Summarizing the uncertain future facing land forces in 2010, the summit declaration stated, “Together we face new challenges such as the proliferation of weapons of mass destruction and ballistic missiles, terrorism, cyber attacks, maritime and space security. We must be ready to prevent, deter, defend against and counter those threats. More than ever, we need defence capabilities that are robust, can be rapidly deployed and are able to operate together and with a range of allies.”
In intensifying cooperation for the forces of the two nations to operate together and maximize their joint capabilities, the summit outlined a number of decisions surrounding: operations and training; equipment and capabilities; unmanned air systems; defense industry; research and technology; counter-terrorism; NATO; and selected regional global threats.
In terms of a Combined Joint Expeditionary Force, the summit acknowledged a decision to “develop a Combined Joint Expeditionary Force suitable for a wide range of scenarios, up to and including high intensity operations. It will involve all three Services: there will be a land component comprised of formations at national brigade level, maritime and air components with their associated Headquarters, and logistics and support functions. It will not involve standing forces but will be available at notice for bilateral, NATO, European Union, United Nations or other operations. We will begin with combined air and land exercises during 2011 and will develop the concept before the next UK-France Summit and progress towards full capability in subsequent years. The Force will stimulate greater interoperability and coherence in military doctrine, training and equipment requirements.”
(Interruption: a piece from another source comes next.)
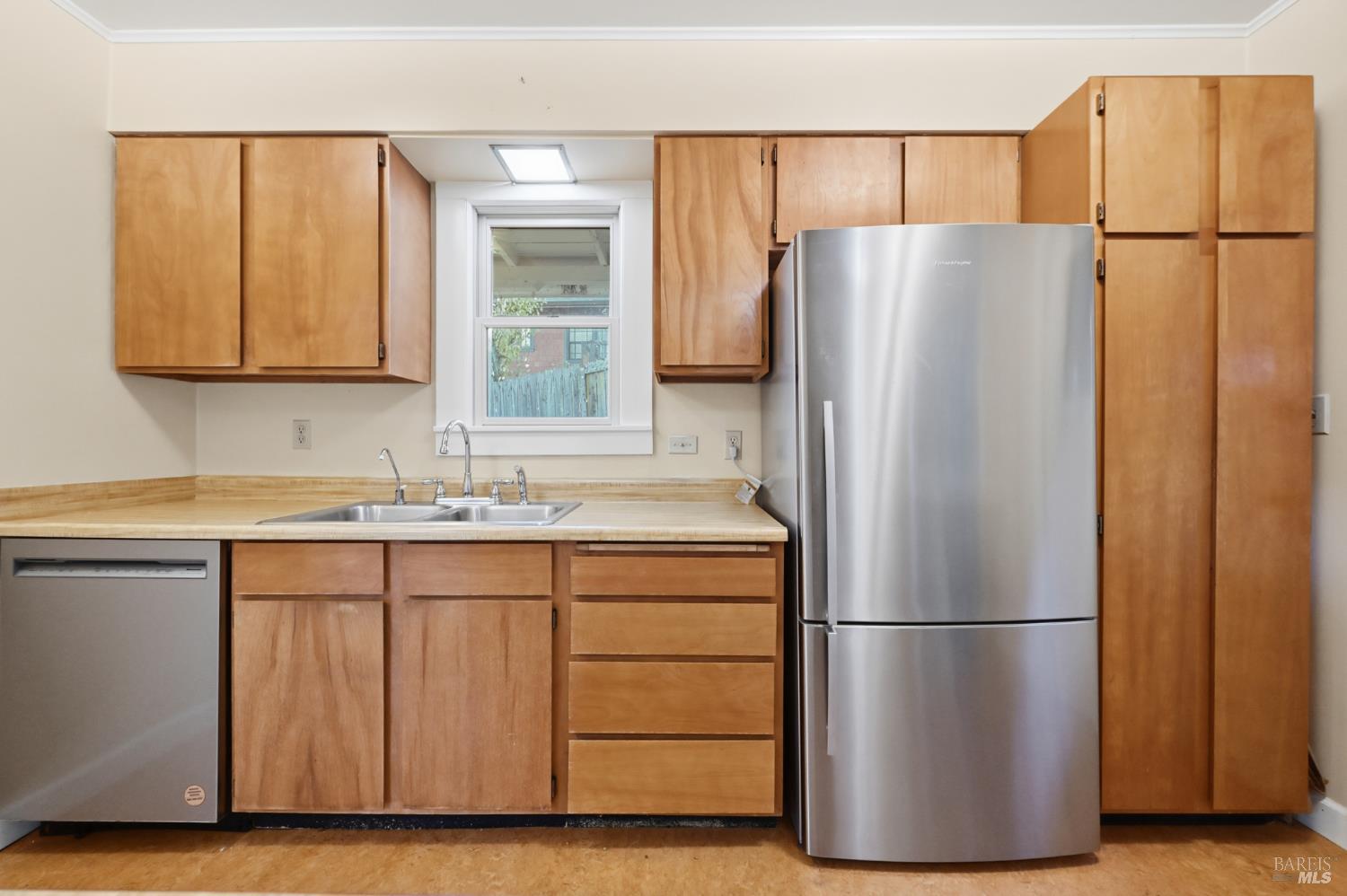 Fairfax, California, 94930, United States, 2 Bedrooms Bedrooms, ,2 BathroomsBathrooms,Residential,For Sale,1989097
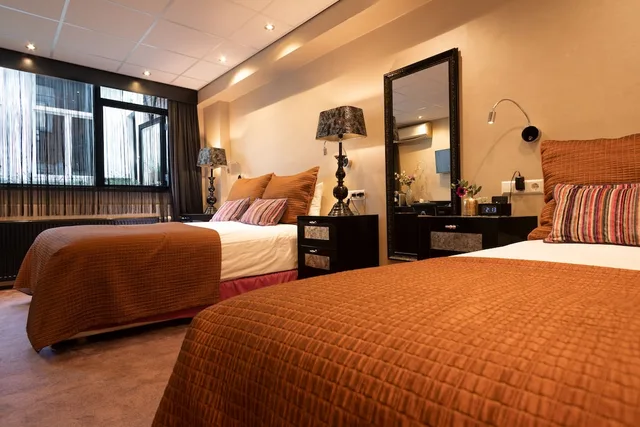 غرفة كومفورت ثلاثية بإطلالة على الفناء بغرفة نوم واحدة، HAMPSHIRE BOUTIQUE HOTEL SEBASTIANS 2/5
In another example with application to both land forces and joint forces, unmanned air systems were highlighted as “hav[ing] become essential to our armed forces. We have agreed to work together on the next generation of Medium Altitude Long Endurance Unmanned Air Surveillance Systems. Co-operation will enable the potential sharing of development, support and training costs, and ensure that our forces can work together. We will launch a jointly funded, competitive assessment phase in 2011, with a view to new equipment delivery between 2015 and 2020.”
And, as in many other instances around the world, the threat of cyber attacks were acknowledged as “an increasing challenge for the security of government and critical national infrastructure, especially at times of conflict. …”
Indicative of continuing trends in these and other arenas, the summit statement concluded, “We have instructed the Senior Level Group, which will be set up under the terms of the new Treaty for Defence and Security Co-operation, to oversee work in all of these areas and to report back to us at our next Summit to be held in France in 2011.”
This article first appeared in The Year in Defense: Review Edition, Winter 2011.